**Work instructions**
Skip any picture you find and retype all the remaining lines exactly.

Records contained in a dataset
________
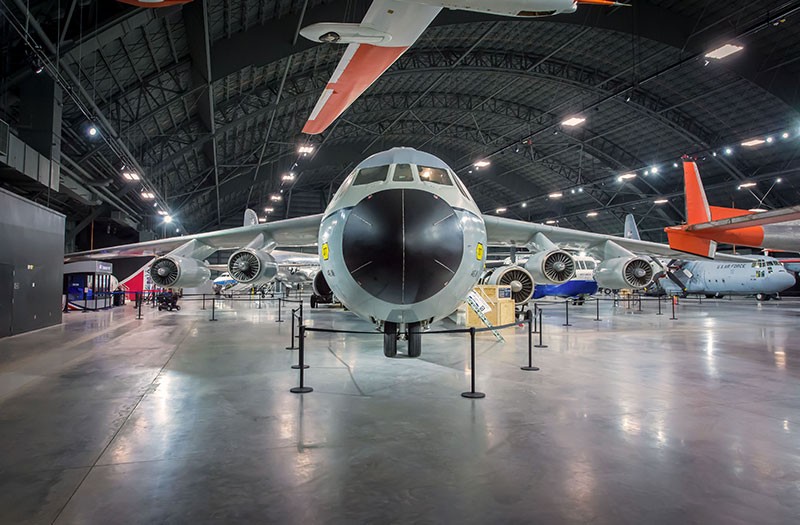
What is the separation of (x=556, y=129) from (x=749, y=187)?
1776 cm

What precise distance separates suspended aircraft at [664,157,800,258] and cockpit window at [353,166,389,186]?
1444 centimetres

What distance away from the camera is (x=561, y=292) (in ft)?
92.6

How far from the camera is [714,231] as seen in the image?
56.3ft

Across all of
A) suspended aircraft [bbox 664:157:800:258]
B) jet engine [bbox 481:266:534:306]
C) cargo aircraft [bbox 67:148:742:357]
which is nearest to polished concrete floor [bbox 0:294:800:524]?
cargo aircraft [bbox 67:148:742:357]

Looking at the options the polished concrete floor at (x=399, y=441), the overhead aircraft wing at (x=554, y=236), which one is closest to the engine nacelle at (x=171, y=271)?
the polished concrete floor at (x=399, y=441)

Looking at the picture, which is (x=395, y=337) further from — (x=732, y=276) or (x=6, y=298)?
(x=732, y=276)

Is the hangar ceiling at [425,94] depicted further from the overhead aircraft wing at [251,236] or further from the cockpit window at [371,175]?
the cockpit window at [371,175]

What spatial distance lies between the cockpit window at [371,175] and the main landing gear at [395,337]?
211cm

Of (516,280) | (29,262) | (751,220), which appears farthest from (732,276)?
(29,262)

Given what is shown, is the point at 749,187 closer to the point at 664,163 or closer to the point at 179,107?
the point at 664,163

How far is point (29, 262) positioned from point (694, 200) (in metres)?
25.5

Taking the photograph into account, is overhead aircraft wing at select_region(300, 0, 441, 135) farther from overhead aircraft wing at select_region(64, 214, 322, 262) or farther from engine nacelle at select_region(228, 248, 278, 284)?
engine nacelle at select_region(228, 248, 278, 284)

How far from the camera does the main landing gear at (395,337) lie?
6.47m

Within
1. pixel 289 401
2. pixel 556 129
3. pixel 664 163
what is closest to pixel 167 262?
pixel 289 401
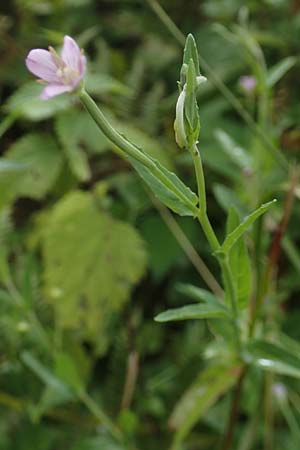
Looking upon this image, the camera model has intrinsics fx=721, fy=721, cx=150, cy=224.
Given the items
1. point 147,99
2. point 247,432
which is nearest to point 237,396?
point 247,432

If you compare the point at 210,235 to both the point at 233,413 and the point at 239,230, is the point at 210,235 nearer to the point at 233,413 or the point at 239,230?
the point at 239,230

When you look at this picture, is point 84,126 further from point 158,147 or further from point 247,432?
point 247,432

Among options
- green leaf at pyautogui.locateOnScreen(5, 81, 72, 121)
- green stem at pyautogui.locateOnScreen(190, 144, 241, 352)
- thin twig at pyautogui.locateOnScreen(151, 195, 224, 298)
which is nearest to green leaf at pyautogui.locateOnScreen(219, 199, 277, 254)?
green stem at pyautogui.locateOnScreen(190, 144, 241, 352)

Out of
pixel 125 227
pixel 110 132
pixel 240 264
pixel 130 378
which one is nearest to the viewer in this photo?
pixel 110 132

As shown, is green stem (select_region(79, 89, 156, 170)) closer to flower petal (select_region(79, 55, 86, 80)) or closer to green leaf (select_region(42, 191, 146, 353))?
flower petal (select_region(79, 55, 86, 80))

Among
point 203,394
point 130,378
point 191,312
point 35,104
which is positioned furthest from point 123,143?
point 35,104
________
**Solution to the exercise**
What is the separation of (x=556, y=129) from (x=749, y=187)?
1776 cm

What precise distance separates suspended aircraft at [664,157,800,258] and cockpit window at [353,166,389,186]?
1444 centimetres

What distance away from the camera is (x=561, y=292) (in ft)?
92.6

How far from the camera is [714,231] as seen in the image?
56.3ft

Across all of
A) suspended aircraft [bbox 664:157:800:258]
B) jet engine [bbox 481:266:534:306]
C) cargo aircraft [bbox 67:148:742:357]
which is nearest to polished concrete floor [bbox 0:294:800:524]?
cargo aircraft [bbox 67:148:742:357]

Looking at the options the polished concrete floor at (x=399, y=441), the overhead aircraft wing at (x=554, y=236), which one is closest to the engine nacelle at (x=171, y=271)?
the polished concrete floor at (x=399, y=441)

Looking at the picture, which is (x=395, y=337) further from — (x=732, y=276) or (x=6, y=298)?
(x=732, y=276)

Is the hangar ceiling at [425,94] depicted further from the overhead aircraft wing at [251,236] or further from the cockpit window at [371,175]?
the cockpit window at [371,175]

What spatial distance lies between the cockpit window at [371,175] and the main landing gear at [395,337]?
211cm

Of (516,280) | (29,262) | (751,220), which appears farthest from (732,276)?
(29,262)

Given what is shown, is the point at 749,187 closer to the point at 664,163 or closer to the point at 179,107?
the point at 664,163

How far is point (29, 262) positioned from point (694, 200) (in metres)?
25.5

Taking the photograph into account, is overhead aircraft wing at select_region(300, 0, 441, 135) farther from overhead aircraft wing at select_region(64, 214, 322, 262) or farther from engine nacelle at select_region(228, 248, 278, 284)?
engine nacelle at select_region(228, 248, 278, 284)

How far from the camera does the main landing gear at (395,337) lie?
6.47m

Within
1. pixel 289 401
2. pixel 556 129
3. pixel 664 163
what is closest to pixel 167 262?
pixel 289 401
Looking upon this image, the camera model has intrinsics fx=721, fy=721, cx=150, cy=224.
Given the items
1. point 147,99
2. point 247,432
which is nearest to point 237,396?
point 247,432

If you compare the point at 210,235 to both the point at 233,413 and the point at 239,230, is the point at 210,235 nearer to the point at 233,413 or the point at 239,230?
the point at 239,230

When you look at this picture, is point 84,126 further from point 158,147 or further from point 247,432?
point 247,432

Among options
- green leaf at pyautogui.locateOnScreen(5, 81, 72, 121)
- green stem at pyautogui.locateOnScreen(190, 144, 241, 352)
- thin twig at pyautogui.locateOnScreen(151, 195, 224, 298)
which is nearest to green leaf at pyautogui.locateOnScreen(219, 199, 277, 254)?
green stem at pyautogui.locateOnScreen(190, 144, 241, 352)

Out of
pixel 125 227
pixel 110 132
pixel 240 264
pixel 130 378
which one is nearest to the viewer in this photo?
pixel 110 132

As shown, is green stem (select_region(79, 89, 156, 170)) closer to flower petal (select_region(79, 55, 86, 80)) or closer to green leaf (select_region(42, 191, 146, 353))?
flower petal (select_region(79, 55, 86, 80))

Among
point 203,394
point 130,378
point 191,312
point 35,104
which is positioned furthest from point 123,143?
point 35,104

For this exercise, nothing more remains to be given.